The New Free Space On The Bingo Card: ... J.J. Hickson. Although raw plus-minus numbers have their limits, they tell quite a story on J.J. this week. Consider these two numbers:
Nobody else on the team (at least, nobody who got Real Playing Time) was even close.
As Cavs fans, we all want Hickson to develop into a useful player. We come not to bury J.J. But we sure as hell can't come to praise him either, not at this point.

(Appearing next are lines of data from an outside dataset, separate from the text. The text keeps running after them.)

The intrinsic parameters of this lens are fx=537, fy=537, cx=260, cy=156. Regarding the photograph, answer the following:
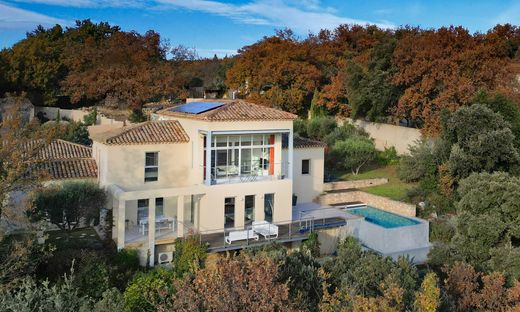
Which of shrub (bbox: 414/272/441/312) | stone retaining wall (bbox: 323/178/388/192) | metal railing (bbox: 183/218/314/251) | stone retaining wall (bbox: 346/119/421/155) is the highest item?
stone retaining wall (bbox: 346/119/421/155)

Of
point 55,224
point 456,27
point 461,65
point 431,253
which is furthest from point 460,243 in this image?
point 456,27

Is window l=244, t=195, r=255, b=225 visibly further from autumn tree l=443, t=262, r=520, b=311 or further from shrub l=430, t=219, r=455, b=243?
autumn tree l=443, t=262, r=520, b=311

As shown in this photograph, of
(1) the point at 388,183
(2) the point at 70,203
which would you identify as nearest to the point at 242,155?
(2) the point at 70,203

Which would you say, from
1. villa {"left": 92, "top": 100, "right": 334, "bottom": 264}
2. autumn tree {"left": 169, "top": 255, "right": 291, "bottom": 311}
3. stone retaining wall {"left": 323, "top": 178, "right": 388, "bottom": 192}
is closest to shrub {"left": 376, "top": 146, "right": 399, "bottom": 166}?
stone retaining wall {"left": 323, "top": 178, "right": 388, "bottom": 192}

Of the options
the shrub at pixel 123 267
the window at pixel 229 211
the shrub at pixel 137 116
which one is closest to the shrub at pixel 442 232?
the window at pixel 229 211

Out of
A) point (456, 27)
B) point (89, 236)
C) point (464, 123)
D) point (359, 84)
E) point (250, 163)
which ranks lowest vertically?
point (89, 236)

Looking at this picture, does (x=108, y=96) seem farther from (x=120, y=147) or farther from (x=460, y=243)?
(x=460, y=243)

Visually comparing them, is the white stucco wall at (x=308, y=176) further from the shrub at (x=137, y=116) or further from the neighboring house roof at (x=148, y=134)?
the shrub at (x=137, y=116)
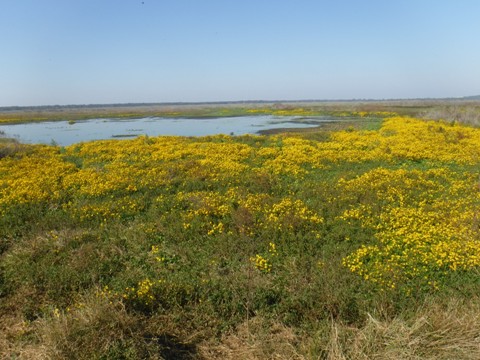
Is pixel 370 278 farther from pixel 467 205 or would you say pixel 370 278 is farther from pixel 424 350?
pixel 467 205

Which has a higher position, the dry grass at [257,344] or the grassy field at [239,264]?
the grassy field at [239,264]

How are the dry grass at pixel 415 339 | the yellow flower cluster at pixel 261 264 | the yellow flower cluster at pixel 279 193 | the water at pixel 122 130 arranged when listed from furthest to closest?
the water at pixel 122 130, the yellow flower cluster at pixel 279 193, the yellow flower cluster at pixel 261 264, the dry grass at pixel 415 339

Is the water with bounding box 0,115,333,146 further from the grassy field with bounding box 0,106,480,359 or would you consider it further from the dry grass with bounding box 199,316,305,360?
the dry grass with bounding box 199,316,305,360

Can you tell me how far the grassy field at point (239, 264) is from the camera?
602cm

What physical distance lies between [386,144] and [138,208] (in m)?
19.6

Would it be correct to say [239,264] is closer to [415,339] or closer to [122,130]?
[415,339]

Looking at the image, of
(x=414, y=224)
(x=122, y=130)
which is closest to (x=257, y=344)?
(x=414, y=224)

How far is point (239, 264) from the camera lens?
9102 mm

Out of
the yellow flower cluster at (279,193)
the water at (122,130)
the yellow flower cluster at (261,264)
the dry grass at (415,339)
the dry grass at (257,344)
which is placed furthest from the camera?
the water at (122,130)

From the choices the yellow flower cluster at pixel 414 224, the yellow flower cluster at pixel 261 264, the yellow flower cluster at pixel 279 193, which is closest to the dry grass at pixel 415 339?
the yellow flower cluster at pixel 414 224

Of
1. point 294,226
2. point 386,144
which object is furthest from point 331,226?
point 386,144

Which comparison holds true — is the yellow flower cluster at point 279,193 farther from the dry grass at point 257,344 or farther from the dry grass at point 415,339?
the dry grass at point 257,344

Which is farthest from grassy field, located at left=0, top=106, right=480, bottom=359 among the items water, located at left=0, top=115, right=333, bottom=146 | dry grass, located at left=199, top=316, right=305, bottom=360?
water, located at left=0, top=115, right=333, bottom=146

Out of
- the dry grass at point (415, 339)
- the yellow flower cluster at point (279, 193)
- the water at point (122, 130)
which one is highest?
the water at point (122, 130)
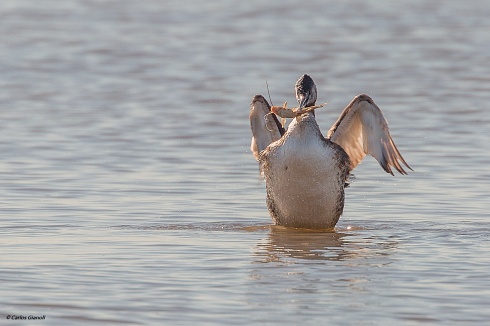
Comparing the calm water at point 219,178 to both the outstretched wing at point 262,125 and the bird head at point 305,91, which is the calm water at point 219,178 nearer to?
the outstretched wing at point 262,125

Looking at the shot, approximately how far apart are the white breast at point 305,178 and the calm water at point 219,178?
0.59 feet

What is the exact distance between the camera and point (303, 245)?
11984 millimetres

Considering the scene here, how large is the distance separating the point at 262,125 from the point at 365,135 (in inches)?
41.8

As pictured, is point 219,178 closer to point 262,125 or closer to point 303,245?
point 262,125

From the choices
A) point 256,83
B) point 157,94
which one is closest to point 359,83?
point 256,83

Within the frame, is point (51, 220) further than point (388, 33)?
No

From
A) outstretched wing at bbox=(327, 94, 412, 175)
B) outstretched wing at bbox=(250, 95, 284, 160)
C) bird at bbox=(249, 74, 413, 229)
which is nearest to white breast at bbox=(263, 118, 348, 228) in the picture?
bird at bbox=(249, 74, 413, 229)

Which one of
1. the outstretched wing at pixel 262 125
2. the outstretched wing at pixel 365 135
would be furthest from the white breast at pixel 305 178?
the outstretched wing at pixel 262 125

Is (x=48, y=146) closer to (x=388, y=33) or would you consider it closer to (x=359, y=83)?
(x=359, y=83)

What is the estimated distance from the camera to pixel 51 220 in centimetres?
1260

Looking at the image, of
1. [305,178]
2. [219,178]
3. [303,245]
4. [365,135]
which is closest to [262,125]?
[365,135]

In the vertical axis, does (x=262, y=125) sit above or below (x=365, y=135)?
above

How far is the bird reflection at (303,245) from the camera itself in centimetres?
1137

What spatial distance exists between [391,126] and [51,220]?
7.59 m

The real concern for us as Cavs fans is that J.J. is not showing signs of development. I sure hope he is a beast in practice, and that it is simply a matter of time before it spills over to actual live games. But he is approaching Drew Gooden's single-season team record of 182 passes fumbled out of bounds. (Yes, I made up that statistic just now. I would not doubt the number or the record holder, however.) He's also threatening Gooden's mark of 26 blood vessels burst in Coach Brown's forehead as a result of missed defensive assignments. (Ditto.) And aside from put-backs and dunks when a double-teamed LeBron finds him with a pass, he has no offensive game. (At least Gooden could hit a jumper pretty reliably.)
But J.J. serves two very important purposes. One, as previously mentioned, he gives me a reason to fill up more column space. (Personally, that's the one I care about.) Two, he is the Official Placeholder at Power Forward. We have another six weeks or so of living with J.J. in the starting lineup, and then he'll be wearing a suit for the remainder of the season. Which brings me to my next point ...
A SHORT COMMENTARY ON DEADLINE TRADES:
If the Cavs make one, it'll be for a power forward.
And no, they are not going to trade Shaq. And unless they have a pretty much ironclad "we'll see you in 30 days after your new team releases you" arrangement with Ilgauskas, there is no way that Z will be dealt either.
When February rolls around, don't be surprised if the Cavs stand pat. In a very real sense, Ferry made his deadline move last summer, when he signed Leon Powe to a two-year deal. At the time, Powe was just a couple of months removed from the nasty knee injury he suffered in last year's playoffs (while a member of the Celtics). The timetable for Powe's return has consistently placed his return as happening ... sometime in February, right around the deadline.
Unless Washington suddenly decides to make Antawn Jamison available for nothing but salary cap relief in return (repeat after me, you readers who happen to be the Wizards GM: you want to trade Jamison for Wally Szczerbiak ... you want to trade Jamison for Wally Szczerbiak ... you are getting very sleepy), and as long as his recovery continues on track, Powe is the likely starting forward for this team down the stretch and into the playoffs. Coach Brown will probably lift out Hickson, install Powe in his place, and keep Anderson Varejao as the primary backup, where he seems to do best.
WHAT LIES AHEAD:
Woo hoo! A pair of back-to-backs this week!
One of them will be tough (a home-and-away set with Atlanta tonight and tomorrow; the Hawks, at 21-8, have become one of the tougher teams in the Eastern Conference). The other one ... won't (a weekend set of games at New Jersey and then home against Charlotte). Which is good, because the West Coast Swing, Part II is looming in the following weeks.